◆ **Your instructions**: Return the data that follows exactly, with each line intact.

--- START ---

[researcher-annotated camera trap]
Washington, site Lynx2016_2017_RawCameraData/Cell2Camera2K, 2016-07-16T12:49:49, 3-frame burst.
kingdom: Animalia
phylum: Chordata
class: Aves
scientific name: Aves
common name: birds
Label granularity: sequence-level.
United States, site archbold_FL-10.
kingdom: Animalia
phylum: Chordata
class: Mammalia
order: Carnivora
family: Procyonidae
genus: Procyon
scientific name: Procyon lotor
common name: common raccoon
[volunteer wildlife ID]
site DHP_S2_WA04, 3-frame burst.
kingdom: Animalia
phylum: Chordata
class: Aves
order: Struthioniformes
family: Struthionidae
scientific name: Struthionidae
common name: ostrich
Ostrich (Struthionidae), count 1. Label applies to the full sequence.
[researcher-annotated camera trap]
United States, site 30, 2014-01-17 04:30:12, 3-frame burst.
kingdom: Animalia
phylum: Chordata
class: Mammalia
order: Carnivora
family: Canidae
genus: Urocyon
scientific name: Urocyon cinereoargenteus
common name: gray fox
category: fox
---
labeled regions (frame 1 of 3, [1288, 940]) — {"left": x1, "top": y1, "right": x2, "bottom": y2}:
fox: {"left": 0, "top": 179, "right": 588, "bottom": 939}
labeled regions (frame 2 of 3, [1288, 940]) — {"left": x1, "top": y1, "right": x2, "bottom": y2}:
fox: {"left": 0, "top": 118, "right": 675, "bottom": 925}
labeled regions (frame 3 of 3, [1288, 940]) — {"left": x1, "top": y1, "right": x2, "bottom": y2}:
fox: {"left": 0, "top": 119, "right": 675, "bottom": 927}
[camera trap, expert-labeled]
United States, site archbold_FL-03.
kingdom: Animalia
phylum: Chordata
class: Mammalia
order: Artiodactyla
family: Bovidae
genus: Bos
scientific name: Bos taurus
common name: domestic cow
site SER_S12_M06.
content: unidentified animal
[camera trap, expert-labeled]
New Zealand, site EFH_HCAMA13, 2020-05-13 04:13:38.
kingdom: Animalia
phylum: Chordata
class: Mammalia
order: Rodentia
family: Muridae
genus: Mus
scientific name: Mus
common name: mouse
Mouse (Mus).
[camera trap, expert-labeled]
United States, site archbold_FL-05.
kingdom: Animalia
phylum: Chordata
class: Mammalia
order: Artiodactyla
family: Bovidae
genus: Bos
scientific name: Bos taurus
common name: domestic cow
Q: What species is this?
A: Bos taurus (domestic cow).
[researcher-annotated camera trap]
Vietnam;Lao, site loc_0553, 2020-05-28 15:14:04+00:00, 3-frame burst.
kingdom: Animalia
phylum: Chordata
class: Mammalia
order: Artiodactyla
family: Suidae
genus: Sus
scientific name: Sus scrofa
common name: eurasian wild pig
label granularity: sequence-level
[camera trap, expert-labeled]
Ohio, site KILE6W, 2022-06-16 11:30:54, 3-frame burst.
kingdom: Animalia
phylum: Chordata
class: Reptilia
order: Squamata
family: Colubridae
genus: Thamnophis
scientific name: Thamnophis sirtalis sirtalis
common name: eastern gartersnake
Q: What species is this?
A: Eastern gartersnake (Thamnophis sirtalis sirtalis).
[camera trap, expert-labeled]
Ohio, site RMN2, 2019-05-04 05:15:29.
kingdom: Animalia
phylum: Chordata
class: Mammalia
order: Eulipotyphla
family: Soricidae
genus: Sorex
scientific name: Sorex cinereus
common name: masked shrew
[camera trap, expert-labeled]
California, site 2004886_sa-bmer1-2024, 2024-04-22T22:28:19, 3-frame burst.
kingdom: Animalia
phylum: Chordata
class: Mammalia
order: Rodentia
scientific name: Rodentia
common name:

--- END ---

◆ **Exercise answer**:
[researcher-annotated camera trap]
Washington, site Lynx2016_2017_RawCameraData/Cell2Camera2K, 2016-07-16T12:49:49, 3-frame burst.
kingdom: Animalia
phylum: Chordata
class: Aves
scientific name: Aves
common name: birds
Label granularity: sequence-level.
United States, site archbold_FL-10.
kingdom: Animalia
phylum: Chordata
class: Mammalia
order: Carnivora
family: Procyonidae
genus: Procyon
scientific name: Procyon lotor
common name: common raccoon
[volunteer wildlife ID]
site DHP_S2_WA04, 3-frame burst.
kingdom: Animalia
phylum: Chordata
class: Aves
order: Struthioniformes
family: Struthionidae
scientific name: Struthionidae
common name: ostrich
Ostrich (Struthionidae), count 1. Label applies to the full sequence.
[researcher-annotated camera trap]
United States, site 30, 2014-01-17 04:30:12, 3-frame burst.
kingdom: Animalia
phylum: Chordata
class: Mammalia
order: Carnivora
family: Canidae
genus: Urocyon
scientific name: Urocyon cinereoargenteus
common name: gray fox
category: fox
---
labeled regions (frame 1 of 3, [1288, 940]) — {"left": x1, "top": y1, "right": x2, "bottom": y2}:
fox: {"left": 0, "top": 179, "right": 588, "bottom": 939}
labeled regions (frame 2 of 3, [1288, 940]) — {"left": x1, "top": y1, "right": x2, "bottom": y2}:
fox: {"left": 0, "top": 118, "right": 675, "bottom": 925}
labeled regions (frame 3 of 3, [1288, 940]) — {"left": x1, "top": y1, "right": x2, "bottom": y2}:
fox: {"left": 0, "top": 119, "right": 675, "bottom": 927}
[camera trap, expert-labeled]
United States, site archbold_FL-03.
kingdom: Animalia
phylum: Chordata
class: Mammalia
order: Artiodactyla
family: Bovidae
genus: Bos
scientific name: Bos taurus
common name: domestic cow
site SER_S12_M06.
content: unidentified animal
[camera trap, expert-labeled]
New Zealand, site EFH_HCAMA13, 2020-05-13 04:13:38.
kingdom: Animalia
phylum: Chordata
class: Mammalia
order: Rodentia
family: Muridae
genus: Mus
scientific name: Mus
common name: mouse
Mouse (Mus).
[camera trap, expert-labeled]
United States, site archbold_FL-05.
kingdom: Animalia
phylum: Chordata
class: Mammalia
order: Artiodactyla
family: Bovidae
genus: Bos
scientific name: Bos taurus
common name: domestic cow
Q: What species is this?
A: Bos taurus (domestic cow).
[researcher-annotated camera trap]
Vietnam;Lao, site loc_0553, 2020-05-28 15:14:04+00:00, 3-frame burst.
kingdom: Animalia
phylum: Chordata
class: Mammalia
order: Artiodactyla
family: Suidae
genus: Sus
scientific name: Sus scrofa
common name: eurasian wild pig
label granularity: sequence-level
[camera trap, expert-labeled]
Ohio, site KILE6W, 2022-06-16 11:30:54, 3-frame burst.
kingdom: Animalia
phylum: Chordata
class: Reptilia
order: Squamata
family: Colubridae
genus: Thamnophis
scientific name: Thamnophis sirtalis sirtalis
common name: eastern gartersnake
Q: What species is this?
A: Eastern gartersnake (Thamnophis sirtalis sirtalis).
[camera trap, expert-labeled]
Ohio, site RMN2, 2019-05-04 05:15:29.
kingdom: Animalia
phylum: Chordata
class: Mammalia
order: Eulipotyphla
family: Soricidae
genus: Sorex
scientific name: Sorex cinereus
common name: masked shrew
[camera trap, expert-labeled]
California, site 2004886_sa-bmer1-2024, 2024-04-22T22:28:19, 3-frame burst.
kingdom: Animalia
phylum: Chordata
class: Mammalia
order: Rodentia
scientific name: Rodentia
common name:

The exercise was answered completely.